Republican Senator Mitt Romney has called out United States President Donald Trump and urged “leaders of all stripes” to “tone it down”, warning that the high-pitched, election season rhetoric and attacks will lead to “dangerous action” from their followers.

In a statement issued on Tuesday, the Utah senator lashed out at Trump, but also his opponents on the left, for shifting the nature of politics “from spirited debate to a vile, vituperative, hate-filled morass that is unbecoming of any free nation – let alone the birthplace of modern democracy.”

“It is time to lower the heat,” said Romney, one of the few prominent Republicans to have frequently criticised Trump since his 2016 election win.

Romney, the only member of the Republican Senate majority to vote for Trump’s impeachment in February, homed in on the president’s calling Democratic vice presidential candidate Kamala Harris a “monster” and the Democratic leader of the House Nancy Pelosi “crazy”, among other things.

He charged that Democrats, too, “launch blistering attacks”, though he offered fewer examples.

These included the moment Pelosi ripped up Trump’s State of the Union Speech and a recent video by Keith Olbermann, a progressive political and sports commentator, calling Trump a “terrorist”.

Meanwhile, the 2012 GOP presidential nominee, gave a pass to Democratic presidential nominee Joe Biden, who he said “refuses to stoop as low as others”.

‘World is watching America’

Romney has said previously he will not be voting for Trump in the November 3 polls, but has not said if he supports Biden for president.

Romney’s statement also went after media organisations which he said “amplify” the brutal political fighting.

Referring to an alleged failed plot to kidnap the Democratic governor of Michigan – herself a frequent target of Trump’s criticism – he warned that “rabid attacks kindle the conspiracy mongers and the haters”.

“The world is watching America with abject horror,” said Romney, who lost the 2012 election to Barack Obama.

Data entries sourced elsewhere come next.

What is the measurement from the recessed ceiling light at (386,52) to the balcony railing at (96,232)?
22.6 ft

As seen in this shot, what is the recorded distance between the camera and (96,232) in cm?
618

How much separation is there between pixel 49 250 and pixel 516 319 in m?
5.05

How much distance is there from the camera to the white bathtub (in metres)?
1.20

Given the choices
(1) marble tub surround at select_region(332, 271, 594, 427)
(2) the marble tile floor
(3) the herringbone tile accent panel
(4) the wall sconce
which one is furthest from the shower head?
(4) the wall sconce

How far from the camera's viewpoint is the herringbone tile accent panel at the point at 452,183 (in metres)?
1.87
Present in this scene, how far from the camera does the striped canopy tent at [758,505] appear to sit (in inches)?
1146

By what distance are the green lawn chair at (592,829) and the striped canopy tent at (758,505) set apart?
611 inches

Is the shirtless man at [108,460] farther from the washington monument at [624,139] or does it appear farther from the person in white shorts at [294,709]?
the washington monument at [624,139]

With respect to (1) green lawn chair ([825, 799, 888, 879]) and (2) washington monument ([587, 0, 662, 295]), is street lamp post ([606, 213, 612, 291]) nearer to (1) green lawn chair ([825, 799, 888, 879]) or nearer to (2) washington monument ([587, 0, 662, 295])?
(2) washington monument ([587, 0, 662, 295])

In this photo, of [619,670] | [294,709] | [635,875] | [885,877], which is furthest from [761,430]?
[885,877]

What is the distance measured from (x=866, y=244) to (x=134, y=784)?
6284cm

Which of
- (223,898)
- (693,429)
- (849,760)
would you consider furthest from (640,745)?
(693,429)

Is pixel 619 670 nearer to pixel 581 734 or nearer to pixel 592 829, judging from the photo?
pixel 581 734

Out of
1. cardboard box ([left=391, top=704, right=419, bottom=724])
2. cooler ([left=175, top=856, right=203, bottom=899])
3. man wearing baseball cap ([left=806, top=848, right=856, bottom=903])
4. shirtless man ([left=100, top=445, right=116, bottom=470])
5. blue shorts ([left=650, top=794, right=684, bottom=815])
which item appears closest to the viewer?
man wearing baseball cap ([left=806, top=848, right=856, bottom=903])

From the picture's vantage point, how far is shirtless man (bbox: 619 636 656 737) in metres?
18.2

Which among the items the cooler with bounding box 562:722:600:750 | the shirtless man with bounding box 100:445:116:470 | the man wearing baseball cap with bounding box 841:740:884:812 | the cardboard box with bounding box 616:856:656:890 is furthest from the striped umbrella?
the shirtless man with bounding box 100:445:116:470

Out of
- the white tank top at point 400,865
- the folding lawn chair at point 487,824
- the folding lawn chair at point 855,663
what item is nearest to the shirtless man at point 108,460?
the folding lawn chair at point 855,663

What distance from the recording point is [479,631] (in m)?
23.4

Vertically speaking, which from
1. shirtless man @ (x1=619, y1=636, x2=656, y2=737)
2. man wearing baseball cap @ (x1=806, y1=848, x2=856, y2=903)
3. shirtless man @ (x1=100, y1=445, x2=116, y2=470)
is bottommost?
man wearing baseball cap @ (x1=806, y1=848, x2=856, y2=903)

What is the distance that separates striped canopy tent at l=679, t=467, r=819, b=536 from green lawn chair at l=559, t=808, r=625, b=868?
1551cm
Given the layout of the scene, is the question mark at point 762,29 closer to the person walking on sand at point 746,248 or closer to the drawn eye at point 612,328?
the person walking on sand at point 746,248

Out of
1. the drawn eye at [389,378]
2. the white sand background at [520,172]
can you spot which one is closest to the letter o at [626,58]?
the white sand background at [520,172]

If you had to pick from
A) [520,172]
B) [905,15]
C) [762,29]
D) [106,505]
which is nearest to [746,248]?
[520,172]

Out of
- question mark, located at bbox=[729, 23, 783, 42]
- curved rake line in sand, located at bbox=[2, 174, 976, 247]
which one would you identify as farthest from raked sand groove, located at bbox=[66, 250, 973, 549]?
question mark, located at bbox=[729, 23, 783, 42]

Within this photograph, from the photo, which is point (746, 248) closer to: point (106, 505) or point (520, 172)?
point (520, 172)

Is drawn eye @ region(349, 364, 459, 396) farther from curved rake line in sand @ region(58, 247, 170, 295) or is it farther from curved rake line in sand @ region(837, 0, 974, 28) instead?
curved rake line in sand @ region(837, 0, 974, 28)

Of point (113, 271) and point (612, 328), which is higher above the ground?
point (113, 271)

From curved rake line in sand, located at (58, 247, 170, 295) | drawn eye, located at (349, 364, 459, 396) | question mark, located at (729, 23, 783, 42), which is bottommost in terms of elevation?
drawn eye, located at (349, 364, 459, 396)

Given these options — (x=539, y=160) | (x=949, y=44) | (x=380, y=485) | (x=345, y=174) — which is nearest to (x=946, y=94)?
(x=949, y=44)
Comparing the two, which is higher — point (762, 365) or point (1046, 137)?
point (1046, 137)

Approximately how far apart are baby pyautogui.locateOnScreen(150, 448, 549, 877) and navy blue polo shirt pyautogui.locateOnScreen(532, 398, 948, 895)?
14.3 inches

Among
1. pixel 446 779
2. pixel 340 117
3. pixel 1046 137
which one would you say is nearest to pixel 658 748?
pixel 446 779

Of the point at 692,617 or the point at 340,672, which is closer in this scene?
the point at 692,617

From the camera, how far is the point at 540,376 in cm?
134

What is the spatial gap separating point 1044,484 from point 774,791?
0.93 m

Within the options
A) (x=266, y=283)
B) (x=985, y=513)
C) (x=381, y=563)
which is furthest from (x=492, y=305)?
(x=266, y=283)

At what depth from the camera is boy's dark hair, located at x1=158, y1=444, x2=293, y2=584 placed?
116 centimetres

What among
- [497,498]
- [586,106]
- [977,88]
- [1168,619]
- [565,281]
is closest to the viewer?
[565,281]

“Many Americans are frightened for our country – so divided, so angry, so mean, so violent.”

“The consequence of the crescendo of anger leads to a very bad place. No sane person can want that,” he said.

Trump returned to the campaign trail on Monday, holding his first rally since his hospitalisation for COVID-19.

He is campaigning in Pennsylvania on Tuesday, while his Democratic rival Biden is in Florida. Both states are seen as key to the outcome of the 2020 presidential election.